IOM COMMEMORATES WORLD DAY AGAINST TRAFFICKING IN PERSONS

Jul 30, 2019

Harare – The International Organisation for Migration (IOM) in Zimbabwe joins the whole world in commemorating World Day against Trafficking in Persons under the theme “Human Trafficking: Call your government to action. The day was organized by the UN to raise awareness, encourage vigilance and gain support for prevention of human trafficking.

Trafficking in Persons is a major world-wide problem that affects each and every country whether as a source, transit or destination for victims.  According to the U.S State Department, it is estimated that 600,000 to 800,000 people are trafficked across international borders every year, of which 80% are female and half are children.

Mr. António Vitorino, the Director General of IOM said, “the day is not a day to reflect on what we feel about migrants who are victims of trafficking. Rather it is a warning that yet another year has passed in which we can remind ourselves that no matter how much good we can do, we still haven’t done enough. It is time to end the trafficking of men, women and children across the globe.”

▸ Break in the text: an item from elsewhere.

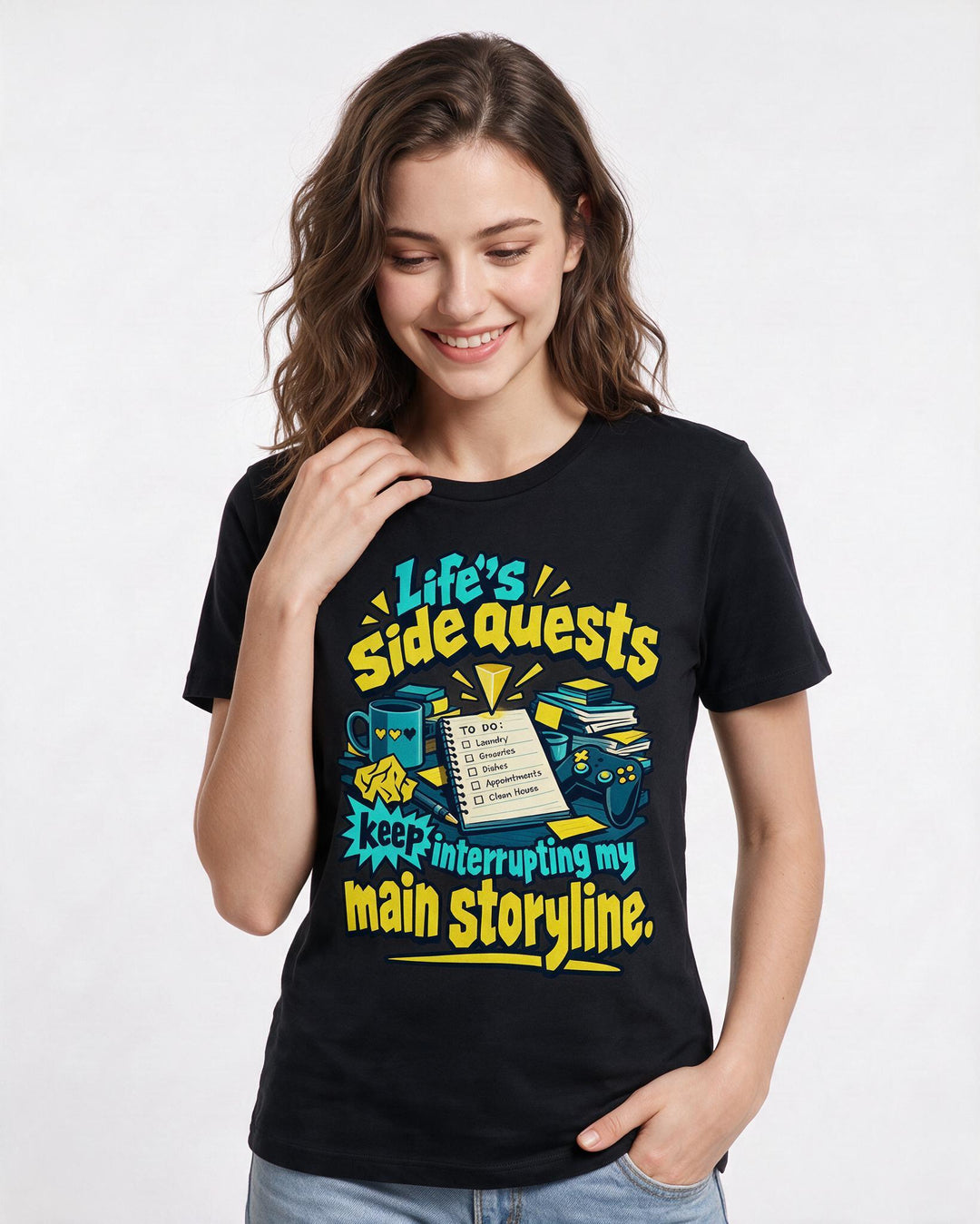 Gaming Black T-Shirt for Women – Game Night Graphic Tee product image 1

Mr. Mario Lito Malanca, the Chief of Mission for IOM Zimbabwe added, “on this day, let us come together around key issues of prevention, protection and prosecution to build a future where this crime cannot exist.”  

It is reported that primary victims of trafficking are women and girls, with the number of trafficked men and boys reported to be on the increase. Migration is increasingly seen as an option to escape conflict, instability, food insecurity, natural disasters and climate change, with large-scale movements of people, opportunities for criminal elements to take advantage of those on the move also increase.

Traffickers lure Zimbabwean women and men into exploitative labor situations in agriculture, construction, information technology, and hospitality largely in neighboring countries; some subsequently become victims of forced labor, and some women become victims of sex trafficking. Family members recruit children and other relatives from rural areas for work in cities where traffickers exploit them in domestic servitude or other forms of forced labor. Some children, particularly orphans, are lured with promises of education or adoption.

Additionally, cultural practices of Ngozi (giving a family member to another family to avenge the spirits of a murdered relative) and child marriages create vulnerabilities to trafficking.

IOM Zimbabwe works with partners in the Government, Civil Society and the Private Sector to promote actions towards the prevention of Trafficking in Persons (TiP) and provision of protection support to victims of trafficking in Zimbabwe.

Mr. Malanca commended the Government for its efforts to end TiP in Zimbabwe, “we acknowledge efforts by the Government of Zimbabwe to combat trafficking which has seen the country moving to Human Trafficking Tier 2 with countries whose Governments are making significant efforts to comply with standards outlined in the Trafficking Victims Protection Act (TVPA) of 2000.”

In line with this year’s theme, IOM Zimbabwe calls the Government to act on the Implementing Regulations for the TiP Act, amend the anti-trafficking law to criminalize all forms of trafficking in line with the 2000 UN TiP Protocol and increase efforts to proactively investigate and prosecute trafficking crimes. IOM further calls on the Government of Zimbabwe to increase support for victims of trafficking including reintegration support.